### [Information shown]
((
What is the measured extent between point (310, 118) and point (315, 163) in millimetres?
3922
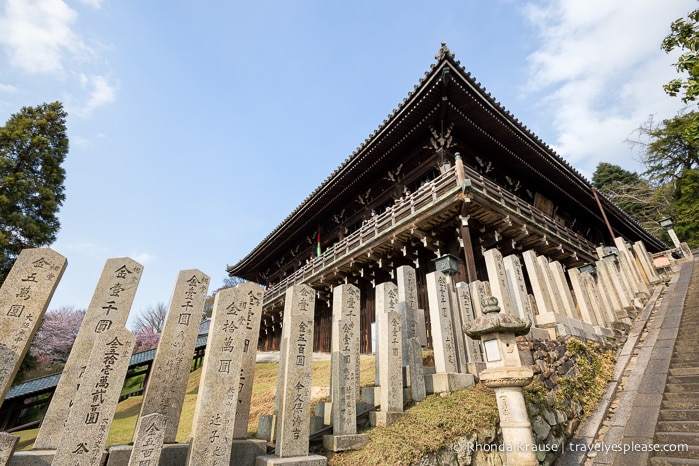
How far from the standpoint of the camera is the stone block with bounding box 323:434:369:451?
145 inches

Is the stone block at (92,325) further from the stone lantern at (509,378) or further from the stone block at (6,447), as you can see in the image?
the stone lantern at (509,378)

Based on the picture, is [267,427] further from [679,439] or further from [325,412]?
[679,439]

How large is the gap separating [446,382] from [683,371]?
472cm

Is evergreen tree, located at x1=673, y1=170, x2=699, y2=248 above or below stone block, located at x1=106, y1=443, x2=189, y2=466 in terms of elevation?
above

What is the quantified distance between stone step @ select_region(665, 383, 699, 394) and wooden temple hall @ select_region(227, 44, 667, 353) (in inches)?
188

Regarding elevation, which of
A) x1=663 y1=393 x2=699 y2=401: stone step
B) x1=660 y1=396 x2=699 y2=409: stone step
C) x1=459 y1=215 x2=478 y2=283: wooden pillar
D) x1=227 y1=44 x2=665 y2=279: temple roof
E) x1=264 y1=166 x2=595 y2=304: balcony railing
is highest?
x1=227 y1=44 x2=665 y2=279: temple roof

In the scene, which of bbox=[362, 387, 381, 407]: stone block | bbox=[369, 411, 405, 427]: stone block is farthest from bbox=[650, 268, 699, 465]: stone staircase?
bbox=[362, 387, 381, 407]: stone block

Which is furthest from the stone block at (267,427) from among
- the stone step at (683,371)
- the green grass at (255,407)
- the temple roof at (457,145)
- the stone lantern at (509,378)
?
the temple roof at (457,145)

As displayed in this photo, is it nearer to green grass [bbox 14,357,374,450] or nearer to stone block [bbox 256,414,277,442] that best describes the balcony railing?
green grass [bbox 14,357,374,450]

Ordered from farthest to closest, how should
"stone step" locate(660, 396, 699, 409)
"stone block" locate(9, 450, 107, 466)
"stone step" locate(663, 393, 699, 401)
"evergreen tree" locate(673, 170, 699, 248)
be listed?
"evergreen tree" locate(673, 170, 699, 248) < "stone step" locate(663, 393, 699, 401) < "stone step" locate(660, 396, 699, 409) < "stone block" locate(9, 450, 107, 466)

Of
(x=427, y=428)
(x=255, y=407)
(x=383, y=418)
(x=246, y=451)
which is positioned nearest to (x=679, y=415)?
(x=427, y=428)

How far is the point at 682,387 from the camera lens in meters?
5.34

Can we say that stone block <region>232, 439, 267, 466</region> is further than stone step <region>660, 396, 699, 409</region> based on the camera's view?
No

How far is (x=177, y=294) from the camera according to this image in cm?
432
))
### [Do this]
Copy the data above word for word, leaving out the pictures.

### [Exercise answer]
What is the measured extent between point (310, 118) and point (315, 163) in millimetres?
3922
How far from the standpoint of the camera is the stone block with bounding box 323:434:369:451?
145 inches

Is the stone block at (92,325) further from the stone lantern at (509,378) or further from the stone block at (6,447), as you can see in the image?
the stone lantern at (509,378)

Based on the picture, is [267,427] further from [679,439] or further from [325,412]?
[679,439]

How large is the gap separating [446,382] from [683,371]?
472cm

Is evergreen tree, located at x1=673, y1=170, x2=699, y2=248 above or below stone block, located at x1=106, y1=443, x2=189, y2=466 in terms of elevation?
above

What is the quantified distance between stone step @ select_region(665, 383, 699, 394) and wooden temple hall @ select_region(227, 44, 667, 353) (in inches)?
188

Regarding elevation, which of
A) x1=663 y1=393 x2=699 y2=401: stone step
B) x1=660 y1=396 x2=699 y2=409: stone step
C) x1=459 y1=215 x2=478 y2=283: wooden pillar
D) x1=227 y1=44 x2=665 y2=279: temple roof
E) x1=264 y1=166 x2=595 y2=304: balcony railing
is highest?
x1=227 y1=44 x2=665 y2=279: temple roof

In the scene, which of bbox=[362, 387, 381, 407]: stone block | bbox=[369, 411, 405, 427]: stone block is farthest from bbox=[650, 268, 699, 465]: stone staircase?
bbox=[362, 387, 381, 407]: stone block

Which is furthest from the stone block at (267,427) from among
- the stone step at (683,371)
- the green grass at (255,407)
- the temple roof at (457,145)
- the stone lantern at (509,378)
?
the temple roof at (457,145)

As displayed in this photo, is it nearer to green grass [bbox 14,357,374,450] or nearer to stone block [bbox 256,414,277,442] that best describes the balcony railing?
green grass [bbox 14,357,374,450]

Ordered from farthest to closest, how should
"stone step" locate(660, 396, 699, 409)
"stone block" locate(9, 450, 107, 466)
"stone step" locate(663, 393, 699, 401)
"evergreen tree" locate(673, 170, 699, 248)
be listed?
"evergreen tree" locate(673, 170, 699, 248) < "stone step" locate(663, 393, 699, 401) < "stone step" locate(660, 396, 699, 409) < "stone block" locate(9, 450, 107, 466)

Of
(x=427, y=428)
(x=255, y=407)
(x=383, y=418)
(x=246, y=451)
which is positioned nearest to (x=679, y=415)?
(x=427, y=428)

How far is the point at 682,387 from the camera lens in meters?
5.34

Can we say that stone block <region>232, 439, 267, 466</region> is further than stone step <region>660, 396, 699, 409</region> based on the camera's view?
No

How far is (x=177, y=294) from the camera according to this image in cm?
432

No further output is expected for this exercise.